What this task involves:
Which lines of the listing below contain the string "Morazán"? Copy out each of them in full.

Dataset extract:

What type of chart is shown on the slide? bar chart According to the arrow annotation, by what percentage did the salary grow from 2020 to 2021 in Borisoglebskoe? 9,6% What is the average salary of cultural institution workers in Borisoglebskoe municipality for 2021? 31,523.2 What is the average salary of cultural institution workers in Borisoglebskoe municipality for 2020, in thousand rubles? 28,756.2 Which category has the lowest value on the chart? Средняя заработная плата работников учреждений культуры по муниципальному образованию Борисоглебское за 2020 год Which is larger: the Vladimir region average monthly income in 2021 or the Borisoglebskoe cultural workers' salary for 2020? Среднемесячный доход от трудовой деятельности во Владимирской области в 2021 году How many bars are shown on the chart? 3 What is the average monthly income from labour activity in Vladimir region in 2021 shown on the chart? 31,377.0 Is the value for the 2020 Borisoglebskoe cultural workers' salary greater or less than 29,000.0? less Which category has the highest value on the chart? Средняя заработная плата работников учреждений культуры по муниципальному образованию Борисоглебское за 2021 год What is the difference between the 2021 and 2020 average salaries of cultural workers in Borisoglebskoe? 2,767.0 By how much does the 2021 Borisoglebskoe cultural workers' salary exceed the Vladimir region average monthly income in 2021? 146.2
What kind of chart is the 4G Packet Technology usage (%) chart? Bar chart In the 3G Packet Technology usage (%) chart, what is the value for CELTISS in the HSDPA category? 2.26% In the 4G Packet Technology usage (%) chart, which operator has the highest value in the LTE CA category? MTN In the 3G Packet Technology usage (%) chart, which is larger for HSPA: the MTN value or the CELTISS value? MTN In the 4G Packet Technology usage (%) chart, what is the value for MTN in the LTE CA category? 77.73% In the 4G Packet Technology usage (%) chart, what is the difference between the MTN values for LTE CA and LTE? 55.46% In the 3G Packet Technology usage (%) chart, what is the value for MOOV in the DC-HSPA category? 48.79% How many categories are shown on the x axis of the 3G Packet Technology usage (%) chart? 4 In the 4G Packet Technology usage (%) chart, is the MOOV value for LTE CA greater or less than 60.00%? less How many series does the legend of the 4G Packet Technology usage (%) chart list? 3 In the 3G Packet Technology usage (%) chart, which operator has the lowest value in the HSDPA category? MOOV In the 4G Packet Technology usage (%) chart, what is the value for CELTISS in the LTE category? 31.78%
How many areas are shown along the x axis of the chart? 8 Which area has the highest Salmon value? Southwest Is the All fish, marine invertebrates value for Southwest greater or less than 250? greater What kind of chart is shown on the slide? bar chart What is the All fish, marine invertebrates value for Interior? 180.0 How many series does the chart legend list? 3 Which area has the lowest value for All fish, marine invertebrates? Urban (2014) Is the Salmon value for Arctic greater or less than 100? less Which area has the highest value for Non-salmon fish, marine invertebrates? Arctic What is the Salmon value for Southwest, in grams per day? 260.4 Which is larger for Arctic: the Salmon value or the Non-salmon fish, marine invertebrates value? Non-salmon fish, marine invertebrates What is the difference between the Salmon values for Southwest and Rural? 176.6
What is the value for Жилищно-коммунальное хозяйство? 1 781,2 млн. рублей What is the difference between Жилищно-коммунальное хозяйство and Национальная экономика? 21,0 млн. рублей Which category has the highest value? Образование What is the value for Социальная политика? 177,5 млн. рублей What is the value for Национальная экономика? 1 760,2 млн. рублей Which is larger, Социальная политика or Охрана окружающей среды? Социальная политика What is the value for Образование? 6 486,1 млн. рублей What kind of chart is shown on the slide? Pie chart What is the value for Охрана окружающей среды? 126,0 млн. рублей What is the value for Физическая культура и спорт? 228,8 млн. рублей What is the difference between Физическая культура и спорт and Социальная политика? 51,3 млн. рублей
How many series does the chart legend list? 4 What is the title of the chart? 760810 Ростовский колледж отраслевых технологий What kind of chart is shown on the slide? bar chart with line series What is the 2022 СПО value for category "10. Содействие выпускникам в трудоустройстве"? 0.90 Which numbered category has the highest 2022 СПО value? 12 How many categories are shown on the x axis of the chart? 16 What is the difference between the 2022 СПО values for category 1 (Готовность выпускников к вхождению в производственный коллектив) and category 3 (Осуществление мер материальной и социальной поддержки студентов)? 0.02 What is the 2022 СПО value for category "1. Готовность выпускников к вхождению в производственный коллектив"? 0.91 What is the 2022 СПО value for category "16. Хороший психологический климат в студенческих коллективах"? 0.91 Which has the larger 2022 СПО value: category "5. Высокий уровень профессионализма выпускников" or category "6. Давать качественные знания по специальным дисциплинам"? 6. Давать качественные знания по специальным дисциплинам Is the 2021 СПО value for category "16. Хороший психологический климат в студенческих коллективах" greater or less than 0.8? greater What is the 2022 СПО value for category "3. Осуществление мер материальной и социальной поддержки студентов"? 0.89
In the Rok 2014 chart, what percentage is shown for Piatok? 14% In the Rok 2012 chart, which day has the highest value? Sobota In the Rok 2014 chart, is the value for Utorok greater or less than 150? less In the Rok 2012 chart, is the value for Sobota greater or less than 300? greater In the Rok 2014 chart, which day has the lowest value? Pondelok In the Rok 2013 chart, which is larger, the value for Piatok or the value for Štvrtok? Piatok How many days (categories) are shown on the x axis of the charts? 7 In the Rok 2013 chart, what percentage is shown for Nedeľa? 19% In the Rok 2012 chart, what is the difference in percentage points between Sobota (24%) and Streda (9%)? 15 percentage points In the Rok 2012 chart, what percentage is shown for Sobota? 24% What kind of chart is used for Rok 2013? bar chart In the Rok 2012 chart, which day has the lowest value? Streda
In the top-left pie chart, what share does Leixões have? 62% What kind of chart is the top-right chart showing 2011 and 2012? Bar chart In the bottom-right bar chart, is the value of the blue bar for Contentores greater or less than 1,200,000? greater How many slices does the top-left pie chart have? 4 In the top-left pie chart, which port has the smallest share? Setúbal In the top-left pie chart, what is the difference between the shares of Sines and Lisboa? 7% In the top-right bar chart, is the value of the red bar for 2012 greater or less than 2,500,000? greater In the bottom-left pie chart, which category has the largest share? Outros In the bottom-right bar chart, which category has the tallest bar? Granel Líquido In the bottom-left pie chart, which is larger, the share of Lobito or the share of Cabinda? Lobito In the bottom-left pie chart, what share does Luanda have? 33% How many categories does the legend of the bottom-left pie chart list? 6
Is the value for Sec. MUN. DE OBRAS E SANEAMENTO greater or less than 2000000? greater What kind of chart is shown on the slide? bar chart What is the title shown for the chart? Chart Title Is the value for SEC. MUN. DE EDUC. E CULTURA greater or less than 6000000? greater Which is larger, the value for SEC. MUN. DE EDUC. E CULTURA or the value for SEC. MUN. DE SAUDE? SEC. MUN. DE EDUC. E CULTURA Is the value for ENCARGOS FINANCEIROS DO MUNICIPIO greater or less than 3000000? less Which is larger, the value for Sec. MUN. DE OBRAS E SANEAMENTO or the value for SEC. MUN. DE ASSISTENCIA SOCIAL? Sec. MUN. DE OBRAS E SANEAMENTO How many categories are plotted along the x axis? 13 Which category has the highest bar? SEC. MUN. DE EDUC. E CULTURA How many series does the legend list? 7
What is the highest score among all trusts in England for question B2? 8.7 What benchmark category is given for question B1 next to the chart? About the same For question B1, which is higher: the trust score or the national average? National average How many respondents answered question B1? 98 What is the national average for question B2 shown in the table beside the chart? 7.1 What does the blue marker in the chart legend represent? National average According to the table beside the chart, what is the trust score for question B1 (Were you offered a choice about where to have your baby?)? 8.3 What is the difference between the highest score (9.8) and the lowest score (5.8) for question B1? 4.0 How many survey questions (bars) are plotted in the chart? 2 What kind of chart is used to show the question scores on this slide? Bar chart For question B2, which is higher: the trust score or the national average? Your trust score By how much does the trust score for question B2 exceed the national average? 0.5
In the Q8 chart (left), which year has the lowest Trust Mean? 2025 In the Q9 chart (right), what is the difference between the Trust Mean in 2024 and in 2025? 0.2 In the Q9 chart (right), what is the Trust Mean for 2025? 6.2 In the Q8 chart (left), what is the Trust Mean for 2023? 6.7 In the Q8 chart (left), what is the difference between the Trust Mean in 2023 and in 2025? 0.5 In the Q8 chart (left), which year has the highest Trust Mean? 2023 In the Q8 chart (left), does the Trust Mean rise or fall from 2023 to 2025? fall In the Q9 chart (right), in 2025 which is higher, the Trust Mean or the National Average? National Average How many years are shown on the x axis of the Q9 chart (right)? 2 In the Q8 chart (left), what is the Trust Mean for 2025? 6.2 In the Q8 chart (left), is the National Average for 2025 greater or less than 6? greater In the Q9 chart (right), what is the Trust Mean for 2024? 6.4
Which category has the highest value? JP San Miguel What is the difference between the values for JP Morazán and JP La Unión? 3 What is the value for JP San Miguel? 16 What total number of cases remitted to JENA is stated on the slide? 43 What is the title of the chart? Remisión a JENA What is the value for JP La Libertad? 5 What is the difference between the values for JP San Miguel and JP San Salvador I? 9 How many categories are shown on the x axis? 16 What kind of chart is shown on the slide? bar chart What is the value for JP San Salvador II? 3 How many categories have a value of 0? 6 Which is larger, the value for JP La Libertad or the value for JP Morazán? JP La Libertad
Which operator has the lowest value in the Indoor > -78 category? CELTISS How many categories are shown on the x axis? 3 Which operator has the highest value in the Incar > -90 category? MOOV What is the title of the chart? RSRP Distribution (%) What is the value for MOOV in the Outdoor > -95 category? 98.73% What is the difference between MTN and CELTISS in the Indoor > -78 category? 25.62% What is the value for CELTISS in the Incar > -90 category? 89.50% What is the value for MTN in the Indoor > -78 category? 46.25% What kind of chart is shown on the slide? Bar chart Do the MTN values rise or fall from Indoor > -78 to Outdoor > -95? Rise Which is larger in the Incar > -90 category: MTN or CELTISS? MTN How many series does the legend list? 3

Response to the exercise:
Which category has the highest value? JP San Miguel What is the difference between the values for JP Morazán and JP La Unión? 3 What is the value for JP San Miguel? 16 What total number of cases remitted to JENA is stated on the slide? 43 What is the title of the chart? Remisión a JENA What is the value for JP La Libertad? 5 What is the difference between the values for JP San Miguel and JP San Salvador I? 9 How many categories are shown on the x axis? 16 What kind of chart is shown on the slide? bar chart What is the value for JP San Salvador II? 3 How many categories have a value of 0? 6 Which is larger, the value for JP La Libertad or the value for JP Morazán? JP La Libertad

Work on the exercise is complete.